Hoofdstuk 4: Schizofrenie en psychosespectrumstoornissen Flashcards
Wanen
Een overtuiging over de interpretatie van een situatie, die niet overeenkomt met een algemeen geaccepteerde opvatting en waaraan wordt vastgehouden zonder voldoende grond, ondanks bewijzen van de onjuistheid ervan.
Betrekkingswaan
Prikkels interpreteren alsof ze betrekking hebben tot de persoon zelf.
Paranoïde waan
Overtuigingen gebaseerd op achterdocht.
Beïnvloedingswaan
Overtuiging dat bepaalde gedachten, gevoelens of handelingen bestuurd worden door krachten van buitenaf.
Grootheidswaan
Overtuiging dat de persoon over buitengewone mogelijkheden, intelligentie en vaardigheden beschikt.
Bizarre wanen
Zijn onmogelijk waar.
Niet-bizarre wanen
Kan waar zijn, ook al zijn deze heel onwaarschijnlijk.
Waanachtige opvatting
Waan waarbij enige twijfel mogelijk is. De persoon zelf is minder overtuigd van zijn waan.
Primaire waan
Plotseling ontstaan van een waan met een allesoverheersende overtuigingskracht.
Secundaire waan
Ontstaat om de onwaarschijnlijke ervaring te verklaren.
Waansysteem
Een complex van samenhangende wanen.
Hallucinaties
Zintuigelijke ervaringen die als werkelijkheid wordt ervaren, maar die niet overeenkomt met wat er in de realiteit gebeurt.

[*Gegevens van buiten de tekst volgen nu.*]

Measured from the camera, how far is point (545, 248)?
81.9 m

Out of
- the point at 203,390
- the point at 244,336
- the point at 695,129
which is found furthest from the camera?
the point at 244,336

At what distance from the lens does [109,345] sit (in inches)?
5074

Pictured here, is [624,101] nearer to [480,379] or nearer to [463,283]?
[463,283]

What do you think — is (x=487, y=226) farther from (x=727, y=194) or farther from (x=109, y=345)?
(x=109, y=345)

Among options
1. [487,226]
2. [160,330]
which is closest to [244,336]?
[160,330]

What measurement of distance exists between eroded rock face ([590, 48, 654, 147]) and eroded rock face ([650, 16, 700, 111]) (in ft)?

Kortdurende psychotische stoornis
Plots voorkomen van wanen, hallucinaties of gedesorganiseerd denken/gedrag.
Schizofreniforme stoornis
Zelfde symptomen van schizofrenie, maar duurt minder dan 6 maand.
Schizoaffectieve stoornis
Minstens 2 zelfde symptomen van schizofrenie, met de aanwezigheid van een depressieve of manische episode.
Jumping to conclusions
De neiging om in onzekere situaties met verschillende mogelijke verklaringen op grond van weinig informatie te komen tot een conclusie.
Aandachtsbias
Proces waarbij stimuli uit de omgeving geselecteerd worden voor verdere verwerking.
Interpretatiebias
We gaan een verklaring zoeken voor hetgeen we waarnemen.
Theory of mind
Mogelijkheid om opvattingen, attitudes, emoties en intenties van anderen af te leiden.